PROBLÈMES ET EXERCICES:
1. Ces affirmations concordent-elles avec l'extrait sur le terrorisme ? Répondez par oui ou par non à chacune, en citant les mots décisifs de l'extrait : (a) le terrorisme y est présenté comme une maladie auto-immune ; (b) les autres formes évoquées dans nos sociétés y sont jugées plus graves que le terrorisme ; (c) un club gay figure parmi les cibles mentionnées.
2. Recopiez le passage de l'extrait sur le terrorisme qui commence par « On peine également » et se poursuit jusqu'à « ancien patron) ? ».

EXTRAIT DU DOCUMENT:
Exigences de réussite mais culture de l'échec dans les quartiers sensibles, permissivité morale généralisée mais codes de conduite très stricts dans certaines communautés... Nos sociétés occidentales ne produisent-elles pas malgré elles des injonctions contradictoires très dures à supporter pour des personnalités fragiles ? Comment y remédier ?

Le terrorisme est une maladie auto-immune. Une partie de la société s'attaque à l'autre et cherche à s'immuniser contre la vie que représente la partie saine. Il y en a d'autres formes, dans nos sociétés. Moins graves, mais qui ont la même source: l'envie et la recherche d'une identité valorisée. Les étudiants qui manifestent contre une loi travail qui avait pour objet de leur faciliter un accès à celui-ci, les syndicats violents qui dans la presse, à Air France ou à la SNCF détruisent l'outil même qui les fait vivre et qu'ils sont censés servir, ruinant ainsi leur propre avenir. Masochisme? Il n'est pas rare que l'affirmation de soi par un  narcissisme sans bornes aille jusqu'à l'autodestruction.

On peine également à nommer les cibles de ces criminels. Quelles sont les ressorts psychologiques qui les conduisent à s'attaquer à un club gay ou à un couple de policiers, par exemple ? Dans quelle mesure l'islamisme radical peut-il être un prétexte à des règlements de compte plus personnels (comme dans le cas du djihadiste français qui avait décapité son ancien patron) ?

EXTRAITS DE DONNÉES:
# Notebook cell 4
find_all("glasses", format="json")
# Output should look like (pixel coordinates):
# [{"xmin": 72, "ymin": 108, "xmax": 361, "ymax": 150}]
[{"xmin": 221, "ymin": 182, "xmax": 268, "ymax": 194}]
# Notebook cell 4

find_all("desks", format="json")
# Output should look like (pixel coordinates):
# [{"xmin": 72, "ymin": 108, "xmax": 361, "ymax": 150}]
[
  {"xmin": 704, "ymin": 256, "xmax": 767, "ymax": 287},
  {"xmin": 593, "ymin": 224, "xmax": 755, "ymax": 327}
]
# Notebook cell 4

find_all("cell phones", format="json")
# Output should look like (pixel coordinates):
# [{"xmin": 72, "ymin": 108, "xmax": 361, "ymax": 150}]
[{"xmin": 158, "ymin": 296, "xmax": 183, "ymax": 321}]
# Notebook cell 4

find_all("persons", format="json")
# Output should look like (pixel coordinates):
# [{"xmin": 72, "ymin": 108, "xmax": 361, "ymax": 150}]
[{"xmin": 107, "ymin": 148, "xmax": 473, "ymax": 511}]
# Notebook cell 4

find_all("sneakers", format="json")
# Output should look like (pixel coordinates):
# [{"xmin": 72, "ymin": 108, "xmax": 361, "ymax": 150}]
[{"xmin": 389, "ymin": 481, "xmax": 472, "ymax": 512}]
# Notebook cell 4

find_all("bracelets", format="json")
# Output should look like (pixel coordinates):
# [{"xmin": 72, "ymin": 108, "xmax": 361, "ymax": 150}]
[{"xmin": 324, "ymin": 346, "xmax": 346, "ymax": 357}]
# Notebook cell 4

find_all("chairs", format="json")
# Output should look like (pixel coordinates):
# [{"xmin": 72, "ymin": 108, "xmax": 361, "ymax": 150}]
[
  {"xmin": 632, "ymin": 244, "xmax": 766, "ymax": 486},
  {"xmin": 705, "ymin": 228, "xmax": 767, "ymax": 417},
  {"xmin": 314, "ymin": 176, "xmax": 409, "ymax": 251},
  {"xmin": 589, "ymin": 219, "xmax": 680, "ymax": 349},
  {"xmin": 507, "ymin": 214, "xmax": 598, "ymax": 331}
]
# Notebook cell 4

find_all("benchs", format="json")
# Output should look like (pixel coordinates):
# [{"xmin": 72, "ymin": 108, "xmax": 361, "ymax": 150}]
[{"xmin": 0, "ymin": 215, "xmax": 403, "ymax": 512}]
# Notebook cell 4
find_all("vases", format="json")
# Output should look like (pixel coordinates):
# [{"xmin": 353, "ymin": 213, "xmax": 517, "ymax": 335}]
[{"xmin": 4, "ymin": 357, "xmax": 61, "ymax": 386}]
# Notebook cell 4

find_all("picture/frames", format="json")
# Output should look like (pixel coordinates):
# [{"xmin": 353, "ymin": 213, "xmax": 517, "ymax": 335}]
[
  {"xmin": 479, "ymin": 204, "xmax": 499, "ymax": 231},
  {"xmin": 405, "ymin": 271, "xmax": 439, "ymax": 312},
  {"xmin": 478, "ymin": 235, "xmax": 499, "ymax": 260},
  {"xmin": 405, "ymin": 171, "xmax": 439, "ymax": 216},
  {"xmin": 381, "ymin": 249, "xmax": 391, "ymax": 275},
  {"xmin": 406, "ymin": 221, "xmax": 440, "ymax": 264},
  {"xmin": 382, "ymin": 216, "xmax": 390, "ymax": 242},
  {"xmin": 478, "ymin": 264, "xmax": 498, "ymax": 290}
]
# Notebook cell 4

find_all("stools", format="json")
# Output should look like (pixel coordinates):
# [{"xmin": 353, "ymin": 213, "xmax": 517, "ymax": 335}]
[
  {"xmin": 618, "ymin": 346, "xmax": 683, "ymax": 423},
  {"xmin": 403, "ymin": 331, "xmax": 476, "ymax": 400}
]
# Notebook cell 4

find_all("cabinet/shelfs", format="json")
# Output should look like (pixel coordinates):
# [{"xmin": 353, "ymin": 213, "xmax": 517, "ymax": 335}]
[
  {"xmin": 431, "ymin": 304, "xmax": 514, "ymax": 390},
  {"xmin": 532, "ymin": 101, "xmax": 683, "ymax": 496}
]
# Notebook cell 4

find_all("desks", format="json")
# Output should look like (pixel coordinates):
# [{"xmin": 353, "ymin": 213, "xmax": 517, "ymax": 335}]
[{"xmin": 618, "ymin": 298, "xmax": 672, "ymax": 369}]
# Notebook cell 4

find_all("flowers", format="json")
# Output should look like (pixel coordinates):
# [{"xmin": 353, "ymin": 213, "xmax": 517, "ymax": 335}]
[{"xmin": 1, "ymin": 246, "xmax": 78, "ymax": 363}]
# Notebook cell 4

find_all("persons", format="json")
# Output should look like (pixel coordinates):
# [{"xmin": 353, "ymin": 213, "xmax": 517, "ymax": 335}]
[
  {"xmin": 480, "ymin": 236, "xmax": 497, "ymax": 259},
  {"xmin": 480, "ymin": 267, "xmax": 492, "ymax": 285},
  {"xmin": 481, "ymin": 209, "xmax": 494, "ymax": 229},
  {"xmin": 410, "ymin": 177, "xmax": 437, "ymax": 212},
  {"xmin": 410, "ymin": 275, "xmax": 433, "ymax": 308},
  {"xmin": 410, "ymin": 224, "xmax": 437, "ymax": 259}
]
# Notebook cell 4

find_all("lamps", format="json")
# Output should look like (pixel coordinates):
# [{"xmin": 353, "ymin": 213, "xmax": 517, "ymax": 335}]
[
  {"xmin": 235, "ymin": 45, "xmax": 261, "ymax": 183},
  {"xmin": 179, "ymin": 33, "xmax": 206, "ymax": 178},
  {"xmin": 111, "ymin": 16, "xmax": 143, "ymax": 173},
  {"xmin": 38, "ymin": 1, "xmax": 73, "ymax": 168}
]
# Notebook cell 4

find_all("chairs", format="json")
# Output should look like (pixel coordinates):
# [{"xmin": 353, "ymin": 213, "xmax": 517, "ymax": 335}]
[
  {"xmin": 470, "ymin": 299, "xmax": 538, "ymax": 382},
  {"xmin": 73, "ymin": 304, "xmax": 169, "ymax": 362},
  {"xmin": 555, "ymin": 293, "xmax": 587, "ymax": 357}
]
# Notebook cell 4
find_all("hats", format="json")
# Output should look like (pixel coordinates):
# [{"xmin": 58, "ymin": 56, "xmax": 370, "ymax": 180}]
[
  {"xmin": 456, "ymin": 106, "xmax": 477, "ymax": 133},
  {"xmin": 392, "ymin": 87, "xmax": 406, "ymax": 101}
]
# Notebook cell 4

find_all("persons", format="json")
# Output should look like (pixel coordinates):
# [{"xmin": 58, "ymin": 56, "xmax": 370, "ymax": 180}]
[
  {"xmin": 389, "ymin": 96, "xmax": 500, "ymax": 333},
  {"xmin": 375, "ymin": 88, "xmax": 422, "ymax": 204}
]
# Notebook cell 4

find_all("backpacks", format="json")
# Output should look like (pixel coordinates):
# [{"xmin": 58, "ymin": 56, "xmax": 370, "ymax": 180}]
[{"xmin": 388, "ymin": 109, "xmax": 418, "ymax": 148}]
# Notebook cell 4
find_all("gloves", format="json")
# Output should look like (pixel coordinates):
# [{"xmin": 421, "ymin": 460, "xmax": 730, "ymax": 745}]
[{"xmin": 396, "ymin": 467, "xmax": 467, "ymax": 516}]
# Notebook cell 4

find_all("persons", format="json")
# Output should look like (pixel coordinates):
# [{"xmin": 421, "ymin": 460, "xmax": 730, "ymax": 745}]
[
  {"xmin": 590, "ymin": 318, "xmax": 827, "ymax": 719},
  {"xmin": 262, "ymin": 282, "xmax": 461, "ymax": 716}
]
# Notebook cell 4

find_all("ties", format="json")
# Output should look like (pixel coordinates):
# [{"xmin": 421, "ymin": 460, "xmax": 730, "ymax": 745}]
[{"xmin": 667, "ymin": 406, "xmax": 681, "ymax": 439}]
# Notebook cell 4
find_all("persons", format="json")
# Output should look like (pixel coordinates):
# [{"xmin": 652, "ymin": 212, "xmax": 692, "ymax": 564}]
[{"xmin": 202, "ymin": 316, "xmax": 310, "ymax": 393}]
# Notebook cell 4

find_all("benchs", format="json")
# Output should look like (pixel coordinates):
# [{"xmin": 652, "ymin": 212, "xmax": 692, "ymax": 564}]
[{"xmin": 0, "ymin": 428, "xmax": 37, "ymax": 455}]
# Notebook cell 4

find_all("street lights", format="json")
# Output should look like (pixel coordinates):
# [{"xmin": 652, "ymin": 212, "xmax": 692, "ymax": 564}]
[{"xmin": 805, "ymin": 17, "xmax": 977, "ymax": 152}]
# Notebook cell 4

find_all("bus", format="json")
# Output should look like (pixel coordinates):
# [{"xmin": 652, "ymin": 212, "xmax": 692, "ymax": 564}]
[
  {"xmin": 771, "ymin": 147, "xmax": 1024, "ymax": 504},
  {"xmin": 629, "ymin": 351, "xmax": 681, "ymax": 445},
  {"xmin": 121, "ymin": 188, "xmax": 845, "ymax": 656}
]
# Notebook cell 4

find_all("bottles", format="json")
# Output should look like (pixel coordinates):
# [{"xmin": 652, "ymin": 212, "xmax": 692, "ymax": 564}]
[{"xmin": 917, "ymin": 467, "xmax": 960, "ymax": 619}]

CORRIGÉ DE L'EXERCICE:
1.
(a) Oui : « Le terrorisme est une maladie auto-immune. »
(b) Non : « Moins graves, mais qui ont la même source »
(c) Oui : « à s'attaquer à un club gay ou à un couple de policiers »

2.
On peine également à nommer les cibles de ces criminels. Quelles sont les ressorts psychologiques qui les conduisent à s'attaquer à un club gay ou à un couple de policiers, par exemple ? Dans quelle mesure l'islamisme radical peut-il être un prétexte à des règlements de compte plus personnels (comme dans le cas du djihadiste français qui avait décapité son ancien patron) ?